Restriction enzymes cut DNA at precise points producing a collection of DNA fragments of precisely defined length. These can be separated by electrophoresis, with the smaller fragments migrating farther than the larger fragments. One or more of the fragments can be visualized with a "probe" — a molecule of single-stranded DNA that is complementary to a run of nucleotides in one or more of the restriction fragments and is radioactive (or fluorescent). If probes encounter a complementary sequence of nucleotides in a test sample of DNA, they bind to it by Watson-Crick base pairing and thus identify it. Polymorphisms are inherited differences found among the individuals in a population.
Restriction Fragment Length Polymorphisms (RFLPs) have provided valuable information in many areas of biology, including screening human DNA for the presence of potentially deleterious genes ("Case 1") and providing evidence to establish the innocence of, or a probability of the guilt of, a crime suspect by DNA "fingerprinting" ("Case 3")
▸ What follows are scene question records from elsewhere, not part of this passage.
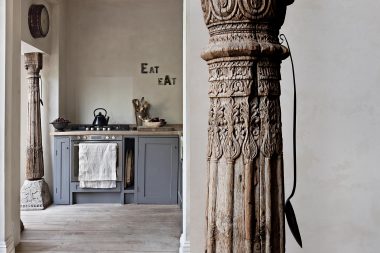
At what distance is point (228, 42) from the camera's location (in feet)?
2.40

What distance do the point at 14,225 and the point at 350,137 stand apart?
3.06 m

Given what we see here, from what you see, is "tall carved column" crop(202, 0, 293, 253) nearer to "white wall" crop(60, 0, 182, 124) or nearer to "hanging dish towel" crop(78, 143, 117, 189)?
"hanging dish towel" crop(78, 143, 117, 189)

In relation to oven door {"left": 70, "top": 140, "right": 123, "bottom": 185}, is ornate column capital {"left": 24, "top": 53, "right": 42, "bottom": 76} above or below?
above

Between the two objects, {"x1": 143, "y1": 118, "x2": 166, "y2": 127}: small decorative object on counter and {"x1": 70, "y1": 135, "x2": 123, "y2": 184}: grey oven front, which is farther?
{"x1": 143, "y1": 118, "x2": 166, "y2": 127}: small decorative object on counter

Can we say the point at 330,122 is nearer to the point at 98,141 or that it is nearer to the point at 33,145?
the point at 98,141

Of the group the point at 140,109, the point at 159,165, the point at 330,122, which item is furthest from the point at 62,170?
the point at 330,122

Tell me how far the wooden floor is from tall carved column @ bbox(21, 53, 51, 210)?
0.76 ft

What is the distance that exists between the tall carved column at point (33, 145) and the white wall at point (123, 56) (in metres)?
1.07

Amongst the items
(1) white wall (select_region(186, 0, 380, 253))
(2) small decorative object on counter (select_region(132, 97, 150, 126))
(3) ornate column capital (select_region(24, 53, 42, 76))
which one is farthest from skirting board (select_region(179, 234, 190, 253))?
(3) ornate column capital (select_region(24, 53, 42, 76))

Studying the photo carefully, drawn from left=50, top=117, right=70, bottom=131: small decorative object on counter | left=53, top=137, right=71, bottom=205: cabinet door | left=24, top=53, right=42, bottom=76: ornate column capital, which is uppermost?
left=24, top=53, right=42, bottom=76: ornate column capital

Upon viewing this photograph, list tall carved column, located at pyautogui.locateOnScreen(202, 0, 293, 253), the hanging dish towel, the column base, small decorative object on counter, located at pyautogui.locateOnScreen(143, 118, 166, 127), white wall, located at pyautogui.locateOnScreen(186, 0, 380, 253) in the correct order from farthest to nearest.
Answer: small decorative object on counter, located at pyautogui.locateOnScreen(143, 118, 166, 127), the hanging dish towel, the column base, white wall, located at pyautogui.locateOnScreen(186, 0, 380, 253), tall carved column, located at pyautogui.locateOnScreen(202, 0, 293, 253)

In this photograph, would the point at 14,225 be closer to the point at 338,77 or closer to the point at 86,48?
the point at 338,77

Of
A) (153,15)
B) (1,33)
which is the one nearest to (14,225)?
(1,33)

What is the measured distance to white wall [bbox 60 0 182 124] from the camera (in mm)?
6094
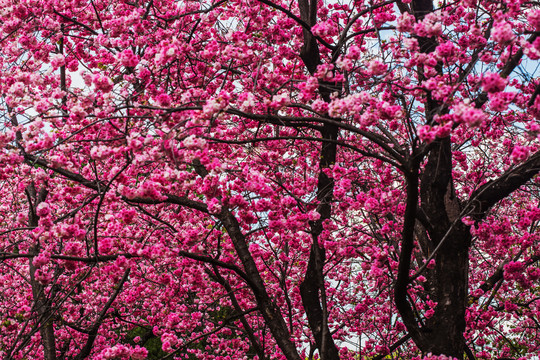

Case 1: Screening for the sickle-cell gene
Fig. 11.6.1 Sickle-cell Mutation
Sickle-cell disease is a genetic disorder in which both genes in the patient encode the amino acid valine (Val) in the sixth position of the beta chain (betaS) of the hemoglobin molecule. "Normal" beta chains (betaA) have glutamic acid at this position. The only difference between the two genes is the substitution of a T for an A in the middle position of codon 6. This converts a GAG codon (for Glu) to a GTG codon for Val and abolishes a sequence (CTGAGG, which spans codons 5, 6, and 7) recognized and cut by one of the restriction enzymes.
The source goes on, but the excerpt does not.